Büyük arif İmâm-ı Rabbânî (k.s) yazdığı bir mektupta ramazan ayının, Kur’ân-ı Kerîm ile tam bir münasebeti olduğunu, Kur’ân-ı Kerîm’in bu ayda indiğini,

“Ramazan ayı, Kur’an’ın indirildiği aydır” (Bakara, 2/183) âyet-i kerimesinin bunu doğruladığını söylemiş ve şöyle demiştir:

“Bu münasebetle ramazan ayı, bütün hayır ve bereketleri kendinde toplamıştır. Sene içinde herhangi bir yolla kişiye ulaşan bütün bereket ve hayırlar, kıymeti büyük olan ramazan ayının bereket deryasından bir damladır. Bu ayda sağlanan cemiyet (toparlanma) hali, sene boyunca elde edilecek olan cemiyetin sebebidir. Bu ayda düşülen tefrika (dağınıklık) hali ise, sene boyunca tefrikaya yol açar. Ramazan ayı, kendisinden hoşnut ve razı olduğu halde ayrılan kimseye ne mutlu! Ramazan ayı, kendisine kızgın ve kendisinden memnun olmadığı halde ayrılan kimseye de yazıklar olsun. Çünkü o kimse, birçok bereket ve hayırdan mahrum kalmıştır. Ramazan ayında Kur’ân-ı Kerîm hatmetmenin sünnet oluşu, bütün aslî kemâlât ve bereketlere erişmeye vesile olması sebebiyle olması mümkündür. Ramazan ayı ile Kur’an hatmini bir araya toplayan kimsenin, ramazan ayının bereket ve hayırlarından mahrum kalmaması umulur. Bu ayın gündüzlerinde bulunan bereket diğer aylarınkine benzemez. Gecelerinde bulunan hayırlar da başka ayların geceleri ile kıyas edilemez.” (İmâm-ı Rabbânî, Mektûbât, 4. Mektup)
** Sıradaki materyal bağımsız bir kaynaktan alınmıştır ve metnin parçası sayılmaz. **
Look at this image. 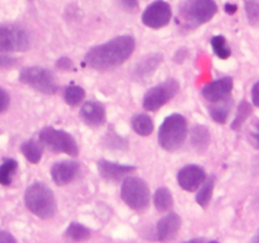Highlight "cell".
Listing matches in <instances>:
<instances>
[{
  "mask_svg": "<svg viewBox=\"0 0 259 243\" xmlns=\"http://www.w3.org/2000/svg\"><path fill=\"white\" fill-rule=\"evenodd\" d=\"M136 50V39L132 35L115 37L103 45L90 48L85 55V65L98 71H108L123 65Z\"/></svg>",
  "mask_w": 259,
  "mask_h": 243,
  "instance_id": "1",
  "label": "cell"
},
{
  "mask_svg": "<svg viewBox=\"0 0 259 243\" xmlns=\"http://www.w3.org/2000/svg\"><path fill=\"white\" fill-rule=\"evenodd\" d=\"M24 204L30 213L40 219H51L57 212V204L52 189L40 181L33 182L27 187Z\"/></svg>",
  "mask_w": 259,
  "mask_h": 243,
  "instance_id": "2",
  "label": "cell"
},
{
  "mask_svg": "<svg viewBox=\"0 0 259 243\" xmlns=\"http://www.w3.org/2000/svg\"><path fill=\"white\" fill-rule=\"evenodd\" d=\"M187 120L181 114H171L161 124L158 131V143L163 149L174 152L179 149L186 141Z\"/></svg>",
  "mask_w": 259,
  "mask_h": 243,
  "instance_id": "3",
  "label": "cell"
},
{
  "mask_svg": "<svg viewBox=\"0 0 259 243\" xmlns=\"http://www.w3.org/2000/svg\"><path fill=\"white\" fill-rule=\"evenodd\" d=\"M217 12L214 0H186L180 7L179 14L187 28H196L211 20Z\"/></svg>",
  "mask_w": 259,
  "mask_h": 243,
  "instance_id": "4",
  "label": "cell"
},
{
  "mask_svg": "<svg viewBox=\"0 0 259 243\" xmlns=\"http://www.w3.org/2000/svg\"><path fill=\"white\" fill-rule=\"evenodd\" d=\"M120 196L123 201L136 212H144L151 202L149 187L141 177L126 176L121 184Z\"/></svg>",
  "mask_w": 259,
  "mask_h": 243,
  "instance_id": "5",
  "label": "cell"
},
{
  "mask_svg": "<svg viewBox=\"0 0 259 243\" xmlns=\"http://www.w3.org/2000/svg\"><path fill=\"white\" fill-rule=\"evenodd\" d=\"M38 141L55 153H66L72 157L78 154V146L75 138L61 129L46 127L38 134Z\"/></svg>",
  "mask_w": 259,
  "mask_h": 243,
  "instance_id": "6",
  "label": "cell"
},
{
  "mask_svg": "<svg viewBox=\"0 0 259 243\" xmlns=\"http://www.w3.org/2000/svg\"><path fill=\"white\" fill-rule=\"evenodd\" d=\"M20 83L30 86L39 93L52 95L58 91V84L51 70L40 66H29L20 71Z\"/></svg>",
  "mask_w": 259,
  "mask_h": 243,
  "instance_id": "7",
  "label": "cell"
},
{
  "mask_svg": "<svg viewBox=\"0 0 259 243\" xmlns=\"http://www.w3.org/2000/svg\"><path fill=\"white\" fill-rule=\"evenodd\" d=\"M180 84L176 78H167L163 83L153 86L143 98V108L147 111H157L179 94Z\"/></svg>",
  "mask_w": 259,
  "mask_h": 243,
  "instance_id": "8",
  "label": "cell"
},
{
  "mask_svg": "<svg viewBox=\"0 0 259 243\" xmlns=\"http://www.w3.org/2000/svg\"><path fill=\"white\" fill-rule=\"evenodd\" d=\"M29 47V33L24 28L15 24H0V52H25Z\"/></svg>",
  "mask_w": 259,
  "mask_h": 243,
  "instance_id": "9",
  "label": "cell"
},
{
  "mask_svg": "<svg viewBox=\"0 0 259 243\" xmlns=\"http://www.w3.org/2000/svg\"><path fill=\"white\" fill-rule=\"evenodd\" d=\"M172 18V8L164 0H154L144 9L142 22L146 27L159 29L166 27Z\"/></svg>",
  "mask_w": 259,
  "mask_h": 243,
  "instance_id": "10",
  "label": "cell"
},
{
  "mask_svg": "<svg viewBox=\"0 0 259 243\" xmlns=\"http://www.w3.org/2000/svg\"><path fill=\"white\" fill-rule=\"evenodd\" d=\"M205 180H206V172L204 167L199 165H186L177 172V182L185 191H196Z\"/></svg>",
  "mask_w": 259,
  "mask_h": 243,
  "instance_id": "11",
  "label": "cell"
},
{
  "mask_svg": "<svg viewBox=\"0 0 259 243\" xmlns=\"http://www.w3.org/2000/svg\"><path fill=\"white\" fill-rule=\"evenodd\" d=\"M233 85H234L233 78L225 76V77L218 78V80L205 85L201 90V95L210 103L222 101L229 98L233 90Z\"/></svg>",
  "mask_w": 259,
  "mask_h": 243,
  "instance_id": "12",
  "label": "cell"
},
{
  "mask_svg": "<svg viewBox=\"0 0 259 243\" xmlns=\"http://www.w3.org/2000/svg\"><path fill=\"white\" fill-rule=\"evenodd\" d=\"M96 166H98L99 174L104 180L113 182L121 181L136 170V167L131 165L115 164L108 159H99Z\"/></svg>",
  "mask_w": 259,
  "mask_h": 243,
  "instance_id": "13",
  "label": "cell"
},
{
  "mask_svg": "<svg viewBox=\"0 0 259 243\" xmlns=\"http://www.w3.org/2000/svg\"><path fill=\"white\" fill-rule=\"evenodd\" d=\"M182 219L179 214L174 212H167V214L163 218L158 220L156 228L157 239L161 242H167L176 237L181 228Z\"/></svg>",
  "mask_w": 259,
  "mask_h": 243,
  "instance_id": "14",
  "label": "cell"
},
{
  "mask_svg": "<svg viewBox=\"0 0 259 243\" xmlns=\"http://www.w3.org/2000/svg\"><path fill=\"white\" fill-rule=\"evenodd\" d=\"M80 166L76 161H60L56 162L51 169V176L57 185H67L77 177Z\"/></svg>",
  "mask_w": 259,
  "mask_h": 243,
  "instance_id": "15",
  "label": "cell"
},
{
  "mask_svg": "<svg viewBox=\"0 0 259 243\" xmlns=\"http://www.w3.org/2000/svg\"><path fill=\"white\" fill-rule=\"evenodd\" d=\"M80 115L88 126L100 127L106 122V109L100 101L89 100L81 106Z\"/></svg>",
  "mask_w": 259,
  "mask_h": 243,
  "instance_id": "16",
  "label": "cell"
},
{
  "mask_svg": "<svg viewBox=\"0 0 259 243\" xmlns=\"http://www.w3.org/2000/svg\"><path fill=\"white\" fill-rule=\"evenodd\" d=\"M162 60H163V56L161 53H151V55H147L146 57L142 58L141 62L137 63L133 72H132V77L136 81L144 83V81L148 80L153 75L157 67L161 65Z\"/></svg>",
  "mask_w": 259,
  "mask_h": 243,
  "instance_id": "17",
  "label": "cell"
},
{
  "mask_svg": "<svg viewBox=\"0 0 259 243\" xmlns=\"http://www.w3.org/2000/svg\"><path fill=\"white\" fill-rule=\"evenodd\" d=\"M212 104H214V105H211L209 108L210 116L219 124L227 123L228 118H229L230 110H232V100L228 98L224 99V100L217 101V103Z\"/></svg>",
  "mask_w": 259,
  "mask_h": 243,
  "instance_id": "18",
  "label": "cell"
},
{
  "mask_svg": "<svg viewBox=\"0 0 259 243\" xmlns=\"http://www.w3.org/2000/svg\"><path fill=\"white\" fill-rule=\"evenodd\" d=\"M20 151L30 164H38L42 158L43 144L35 139H28L20 146Z\"/></svg>",
  "mask_w": 259,
  "mask_h": 243,
  "instance_id": "19",
  "label": "cell"
},
{
  "mask_svg": "<svg viewBox=\"0 0 259 243\" xmlns=\"http://www.w3.org/2000/svg\"><path fill=\"white\" fill-rule=\"evenodd\" d=\"M153 202L159 213H167L174 207V196L167 187H159L154 192Z\"/></svg>",
  "mask_w": 259,
  "mask_h": 243,
  "instance_id": "20",
  "label": "cell"
},
{
  "mask_svg": "<svg viewBox=\"0 0 259 243\" xmlns=\"http://www.w3.org/2000/svg\"><path fill=\"white\" fill-rule=\"evenodd\" d=\"M191 143L196 151H205L210 144L209 129L204 126H195L191 131Z\"/></svg>",
  "mask_w": 259,
  "mask_h": 243,
  "instance_id": "21",
  "label": "cell"
},
{
  "mask_svg": "<svg viewBox=\"0 0 259 243\" xmlns=\"http://www.w3.org/2000/svg\"><path fill=\"white\" fill-rule=\"evenodd\" d=\"M132 127L139 136H149L154 129L153 119L148 114H137L132 119Z\"/></svg>",
  "mask_w": 259,
  "mask_h": 243,
  "instance_id": "22",
  "label": "cell"
},
{
  "mask_svg": "<svg viewBox=\"0 0 259 243\" xmlns=\"http://www.w3.org/2000/svg\"><path fill=\"white\" fill-rule=\"evenodd\" d=\"M66 238L71 240H76V242H81V240H86L90 238L91 232L89 228H86L85 225L81 224V223L72 222L67 227L65 232Z\"/></svg>",
  "mask_w": 259,
  "mask_h": 243,
  "instance_id": "23",
  "label": "cell"
},
{
  "mask_svg": "<svg viewBox=\"0 0 259 243\" xmlns=\"http://www.w3.org/2000/svg\"><path fill=\"white\" fill-rule=\"evenodd\" d=\"M215 186V179L214 177H210L206 179L202 182L201 187H199V192L196 194V201L200 207L207 208V205L210 204V200L212 197V191H214Z\"/></svg>",
  "mask_w": 259,
  "mask_h": 243,
  "instance_id": "24",
  "label": "cell"
},
{
  "mask_svg": "<svg viewBox=\"0 0 259 243\" xmlns=\"http://www.w3.org/2000/svg\"><path fill=\"white\" fill-rule=\"evenodd\" d=\"M18 170V162L13 158H8L3 161L0 165V184L8 185L12 184L13 176H14L15 171Z\"/></svg>",
  "mask_w": 259,
  "mask_h": 243,
  "instance_id": "25",
  "label": "cell"
},
{
  "mask_svg": "<svg viewBox=\"0 0 259 243\" xmlns=\"http://www.w3.org/2000/svg\"><path fill=\"white\" fill-rule=\"evenodd\" d=\"M63 99H65L66 104L76 106L82 103L83 99H85V90L78 85H70L65 89Z\"/></svg>",
  "mask_w": 259,
  "mask_h": 243,
  "instance_id": "26",
  "label": "cell"
},
{
  "mask_svg": "<svg viewBox=\"0 0 259 243\" xmlns=\"http://www.w3.org/2000/svg\"><path fill=\"white\" fill-rule=\"evenodd\" d=\"M210 43H211L212 51H214V53L218 57L222 58V60H227V58L230 57L232 50L228 46L227 38L224 35H215V37L211 38Z\"/></svg>",
  "mask_w": 259,
  "mask_h": 243,
  "instance_id": "27",
  "label": "cell"
},
{
  "mask_svg": "<svg viewBox=\"0 0 259 243\" xmlns=\"http://www.w3.org/2000/svg\"><path fill=\"white\" fill-rule=\"evenodd\" d=\"M250 114H252V106H250V104L248 101L243 100L239 104V106H238L237 115H235L234 122L232 123V128L235 129V131L240 129V127L243 126V123L247 120Z\"/></svg>",
  "mask_w": 259,
  "mask_h": 243,
  "instance_id": "28",
  "label": "cell"
},
{
  "mask_svg": "<svg viewBox=\"0 0 259 243\" xmlns=\"http://www.w3.org/2000/svg\"><path fill=\"white\" fill-rule=\"evenodd\" d=\"M244 9L250 24L259 25V2L257 0H245Z\"/></svg>",
  "mask_w": 259,
  "mask_h": 243,
  "instance_id": "29",
  "label": "cell"
},
{
  "mask_svg": "<svg viewBox=\"0 0 259 243\" xmlns=\"http://www.w3.org/2000/svg\"><path fill=\"white\" fill-rule=\"evenodd\" d=\"M249 141L255 148L259 149V120L254 122L250 127L249 131Z\"/></svg>",
  "mask_w": 259,
  "mask_h": 243,
  "instance_id": "30",
  "label": "cell"
},
{
  "mask_svg": "<svg viewBox=\"0 0 259 243\" xmlns=\"http://www.w3.org/2000/svg\"><path fill=\"white\" fill-rule=\"evenodd\" d=\"M116 2L125 12L134 13L139 7V0H116Z\"/></svg>",
  "mask_w": 259,
  "mask_h": 243,
  "instance_id": "31",
  "label": "cell"
},
{
  "mask_svg": "<svg viewBox=\"0 0 259 243\" xmlns=\"http://www.w3.org/2000/svg\"><path fill=\"white\" fill-rule=\"evenodd\" d=\"M18 60L12 56L4 55V53H0V68H10L14 65H17Z\"/></svg>",
  "mask_w": 259,
  "mask_h": 243,
  "instance_id": "32",
  "label": "cell"
},
{
  "mask_svg": "<svg viewBox=\"0 0 259 243\" xmlns=\"http://www.w3.org/2000/svg\"><path fill=\"white\" fill-rule=\"evenodd\" d=\"M10 105V96L4 89L0 88V113L7 110Z\"/></svg>",
  "mask_w": 259,
  "mask_h": 243,
  "instance_id": "33",
  "label": "cell"
},
{
  "mask_svg": "<svg viewBox=\"0 0 259 243\" xmlns=\"http://www.w3.org/2000/svg\"><path fill=\"white\" fill-rule=\"evenodd\" d=\"M56 66L58 67V70H62V71H68L72 68V61L67 57H62L60 60H57V63Z\"/></svg>",
  "mask_w": 259,
  "mask_h": 243,
  "instance_id": "34",
  "label": "cell"
},
{
  "mask_svg": "<svg viewBox=\"0 0 259 243\" xmlns=\"http://www.w3.org/2000/svg\"><path fill=\"white\" fill-rule=\"evenodd\" d=\"M17 239L7 230L0 229V243H15Z\"/></svg>",
  "mask_w": 259,
  "mask_h": 243,
  "instance_id": "35",
  "label": "cell"
},
{
  "mask_svg": "<svg viewBox=\"0 0 259 243\" xmlns=\"http://www.w3.org/2000/svg\"><path fill=\"white\" fill-rule=\"evenodd\" d=\"M252 101L253 105L259 108V81H257L252 88Z\"/></svg>",
  "mask_w": 259,
  "mask_h": 243,
  "instance_id": "36",
  "label": "cell"
},
{
  "mask_svg": "<svg viewBox=\"0 0 259 243\" xmlns=\"http://www.w3.org/2000/svg\"><path fill=\"white\" fill-rule=\"evenodd\" d=\"M237 5L234 4H225V12L228 13V14H234L235 12H237Z\"/></svg>",
  "mask_w": 259,
  "mask_h": 243,
  "instance_id": "37",
  "label": "cell"
},
{
  "mask_svg": "<svg viewBox=\"0 0 259 243\" xmlns=\"http://www.w3.org/2000/svg\"><path fill=\"white\" fill-rule=\"evenodd\" d=\"M253 242H257V243H259V229H258L257 234H255V235H254V238H253Z\"/></svg>",
  "mask_w": 259,
  "mask_h": 243,
  "instance_id": "38",
  "label": "cell"
}]
</instances>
“Seyyid Muhammed Raşid (k.s) hazretleri farz ve vacip ibadetlerinin dışında nafile ibadetlere, bilhassa geceleyin yapılan amellere çok önem verir, sofilere gece namazına kalkmayı tavsiye ederdi.
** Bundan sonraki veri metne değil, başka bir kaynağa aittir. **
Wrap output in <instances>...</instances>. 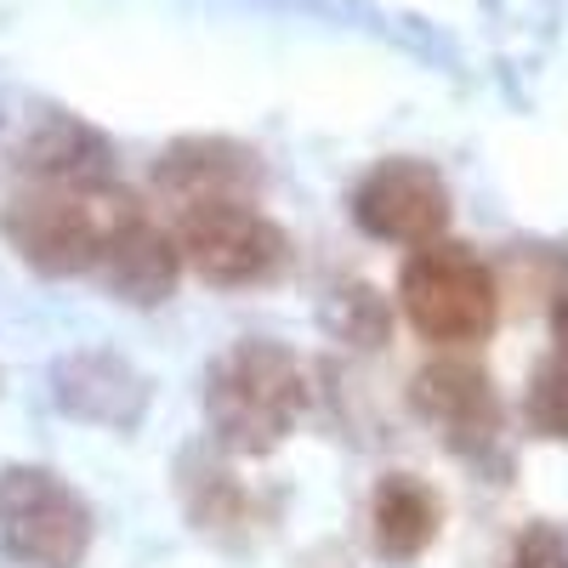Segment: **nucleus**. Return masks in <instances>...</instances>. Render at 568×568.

Vitir namazını gece teheccüd namazıyla birlikte kılardı. Kuşluk namazını diğer zamanlarda dört, Ramazan ayında sekiz rekat kılardı.
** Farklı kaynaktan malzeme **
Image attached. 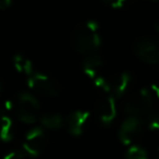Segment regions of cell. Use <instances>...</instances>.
Here are the masks:
<instances>
[{"label":"cell","instance_id":"6da1fadb","mask_svg":"<svg viewBox=\"0 0 159 159\" xmlns=\"http://www.w3.org/2000/svg\"><path fill=\"white\" fill-rule=\"evenodd\" d=\"M98 23L96 21H89L84 26H81L75 31L72 37V47L74 50L84 56L95 53L102 45Z\"/></svg>","mask_w":159,"mask_h":159},{"label":"cell","instance_id":"7a4b0ae2","mask_svg":"<svg viewBox=\"0 0 159 159\" xmlns=\"http://www.w3.org/2000/svg\"><path fill=\"white\" fill-rule=\"evenodd\" d=\"M124 111L128 116L142 118L144 116L149 117L154 112V100L152 93L148 89H142L133 94L124 105Z\"/></svg>","mask_w":159,"mask_h":159},{"label":"cell","instance_id":"3957f363","mask_svg":"<svg viewBox=\"0 0 159 159\" xmlns=\"http://www.w3.org/2000/svg\"><path fill=\"white\" fill-rule=\"evenodd\" d=\"M40 108L38 99L27 92L19 94L16 102V117L25 124H33L37 120V112Z\"/></svg>","mask_w":159,"mask_h":159},{"label":"cell","instance_id":"277c9868","mask_svg":"<svg viewBox=\"0 0 159 159\" xmlns=\"http://www.w3.org/2000/svg\"><path fill=\"white\" fill-rule=\"evenodd\" d=\"M27 85L31 89L46 97H56L60 93V87L56 81L48 75L39 72H34L30 75L27 79Z\"/></svg>","mask_w":159,"mask_h":159},{"label":"cell","instance_id":"5b68a950","mask_svg":"<svg viewBox=\"0 0 159 159\" xmlns=\"http://www.w3.org/2000/svg\"><path fill=\"white\" fill-rule=\"evenodd\" d=\"M134 52L142 61L152 66H159V45L154 38H142L135 44Z\"/></svg>","mask_w":159,"mask_h":159},{"label":"cell","instance_id":"8992f818","mask_svg":"<svg viewBox=\"0 0 159 159\" xmlns=\"http://www.w3.org/2000/svg\"><path fill=\"white\" fill-rule=\"evenodd\" d=\"M142 119L134 116H128L119 129V139L124 145H131L142 130Z\"/></svg>","mask_w":159,"mask_h":159},{"label":"cell","instance_id":"52a82bcc","mask_svg":"<svg viewBox=\"0 0 159 159\" xmlns=\"http://www.w3.org/2000/svg\"><path fill=\"white\" fill-rule=\"evenodd\" d=\"M45 145V132L42 128H34L25 135L23 150L27 156L36 157L42 152Z\"/></svg>","mask_w":159,"mask_h":159},{"label":"cell","instance_id":"ba28073f","mask_svg":"<svg viewBox=\"0 0 159 159\" xmlns=\"http://www.w3.org/2000/svg\"><path fill=\"white\" fill-rule=\"evenodd\" d=\"M96 112H97L98 119L104 125H109L115 120L117 116V106H116V99L112 96H104L98 100L96 105Z\"/></svg>","mask_w":159,"mask_h":159},{"label":"cell","instance_id":"9c48e42d","mask_svg":"<svg viewBox=\"0 0 159 159\" xmlns=\"http://www.w3.org/2000/svg\"><path fill=\"white\" fill-rule=\"evenodd\" d=\"M89 113L84 110H76L73 111L68 117V130L71 135L73 136H80L82 134L83 129H84L85 122L89 119Z\"/></svg>","mask_w":159,"mask_h":159},{"label":"cell","instance_id":"30bf717a","mask_svg":"<svg viewBox=\"0 0 159 159\" xmlns=\"http://www.w3.org/2000/svg\"><path fill=\"white\" fill-rule=\"evenodd\" d=\"M102 63L104 60L98 53H91L86 56L83 61V71L89 79L94 80L97 76V70L102 66Z\"/></svg>","mask_w":159,"mask_h":159},{"label":"cell","instance_id":"8fae6325","mask_svg":"<svg viewBox=\"0 0 159 159\" xmlns=\"http://www.w3.org/2000/svg\"><path fill=\"white\" fill-rule=\"evenodd\" d=\"M132 81V75L129 72H122L118 75L113 81L112 89L113 93L117 97H122L125 94V92L128 91L130 83Z\"/></svg>","mask_w":159,"mask_h":159},{"label":"cell","instance_id":"7c38bea8","mask_svg":"<svg viewBox=\"0 0 159 159\" xmlns=\"http://www.w3.org/2000/svg\"><path fill=\"white\" fill-rule=\"evenodd\" d=\"M40 123L48 130H59L63 125V119L59 113H44L40 117Z\"/></svg>","mask_w":159,"mask_h":159},{"label":"cell","instance_id":"4fadbf2b","mask_svg":"<svg viewBox=\"0 0 159 159\" xmlns=\"http://www.w3.org/2000/svg\"><path fill=\"white\" fill-rule=\"evenodd\" d=\"M13 66H14V69L16 70V72L22 73V74H25V75H27V76H30V75H32L34 73L32 62L30 61L27 58H25L24 56L20 55V53L14 56Z\"/></svg>","mask_w":159,"mask_h":159},{"label":"cell","instance_id":"5bb4252c","mask_svg":"<svg viewBox=\"0 0 159 159\" xmlns=\"http://www.w3.org/2000/svg\"><path fill=\"white\" fill-rule=\"evenodd\" d=\"M124 159H148V155L141 146L131 145L124 155Z\"/></svg>","mask_w":159,"mask_h":159},{"label":"cell","instance_id":"9a60e30c","mask_svg":"<svg viewBox=\"0 0 159 159\" xmlns=\"http://www.w3.org/2000/svg\"><path fill=\"white\" fill-rule=\"evenodd\" d=\"M1 139L3 142L12 139V120L8 116H3L1 119Z\"/></svg>","mask_w":159,"mask_h":159},{"label":"cell","instance_id":"2e32d148","mask_svg":"<svg viewBox=\"0 0 159 159\" xmlns=\"http://www.w3.org/2000/svg\"><path fill=\"white\" fill-rule=\"evenodd\" d=\"M93 82H94V85H95L97 89H99L100 91L105 92V93H108V92H110L111 89H112L111 85L109 84L108 81H107L105 77L99 76V75H97V76L93 80Z\"/></svg>","mask_w":159,"mask_h":159},{"label":"cell","instance_id":"e0dca14e","mask_svg":"<svg viewBox=\"0 0 159 159\" xmlns=\"http://www.w3.org/2000/svg\"><path fill=\"white\" fill-rule=\"evenodd\" d=\"M148 126L152 131H159V112H152L149 116Z\"/></svg>","mask_w":159,"mask_h":159},{"label":"cell","instance_id":"ac0fdd59","mask_svg":"<svg viewBox=\"0 0 159 159\" xmlns=\"http://www.w3.org/2000/svg\"><path fill=\"white\" fill-rule=\"evenodd\" d=\"M26 156V152L24 150H13L7 154L3 159H24Z\"/></svg>","mask_w":159,"mask_h":159},{"label":"cell","instance_id":"d6986e66","mask_svg":"<svg viewBox=\"0 0 159 159\" xmlns=\"http://www.w3.org/2000/svg\"><path fill=\"white\" fill-rule=\"evenodd\" d=\"M104 1L112 9H121L125 3V0H104Z\"/></svg>","mask_w":159,"mask_h":159},{"label":"cell","instance_id":"ffe728a7","mask_svg":"<svg viewBox=\"0 0 159 159\" xmlns=\"http://www.w3.org/2000/svg\"><path fill=\"white\" fill-rule=\"evenodd\" d=\"M12 0H0V9L7 10L11 7Z\"/></svg>","mask_w":159,"mask_h":159},{"label":"cell","instance_id":"44dd1931","mask_svg":"<svg viewBox=\"0 0 159 159\" xmlns=\"http://www.w3.org/2000/svg\"><path fill=\"white\" fill-rule=\"evenodd\" d=\"M152 91L155 95L157 96V98L159 99V82H155L152 84Z\"/></svg>","mask_w":159,"mask_h":159},{"label":"cell","instance_id":"7402d4cb","mask_svg":"<svg viewBox=\"0 0 159 159\" xmlns=\"http://www.w3.org/2000/svg\"><path fill=\"white\" fill-rule=\"evenodd\" d=\"M155 31H156L159 35V20H157L156 22H155Z\"/></svg>","mask_w":159,"mask_h":159},{"label":"cell","instance_id":"603a6c76","mask_svg":"<svg viewBox=\"0 0 159 159\" xmlns=\"http://www.w3.org/2000/svg\"><path fill=\"white\" fill-rule=\"evenodd\" d=\"M147 1H152V2H157V1H159V0H147Z\"/></svg>","mask_w":159,"mask_h":159},{"label":"cell","instance_id":"cb8c5ba5","mask_svg":"<svg viewBox=\"0 0 159 159\" xmlns=\"http://www.w3.org/2000/svg\"><path fill=\"white\" fill-rule=\"evenodd\" d=\"M156 159H159V149H158V154H157V158Z\"/></svg>","mask_w":159,"mask_h":159},{"label":"cell","instance_id":"d4e9b609","mask_svg":"<svg viewBox=\"0 0 159 159\" xmlns=\"http://www.w3.org/2000/svg\"><path fill=\"white\" fill-rule=\"evenodd\" d=\"M157 43H158V45H159V35H158V38H157Z\"/></svg>","mask_w":159,"mask_h":159}]
</instances>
Gecenin çok az kısmını uyku ile diğer zamanını güneş doğuncaya kadar ibadetle ihyâ ederdi.

Ramazan ayında amelini arttırır, gece ve gündüz olmak üzere günde 2 defa tesbih namazı kılardı. İlk on beş gün teheccüd namazını ailesi ile son on beş günü camide cemaatle kılar, Ramazanın son on günü gecesinde uyumayarak, Kadir gecesine vasıl olmaya çalışırdı. Diğer zamanlar günde bir cüz Kur’ân-ı Kerîm okurken, bunu Ramazan ayında iki günde bir hatim indirmeye kadar fazlalaştırırdı.

Ramazan ayı orucu dışında Şevval ayı orucunu, Arefe günü orucunu ve Muharrem orucunu hiç terk etmezdi.

Hangi şartlarda olursa olsun hatme-i hacegânı yapmaya çalışır ve yakınlarına da tavsiye ederdi.” (Dr. A. Salahaddin Kınacı, Seyda Hazretleri’nin Hayatı, S. 21-22, Sey-Tac Yayınları, 2008.)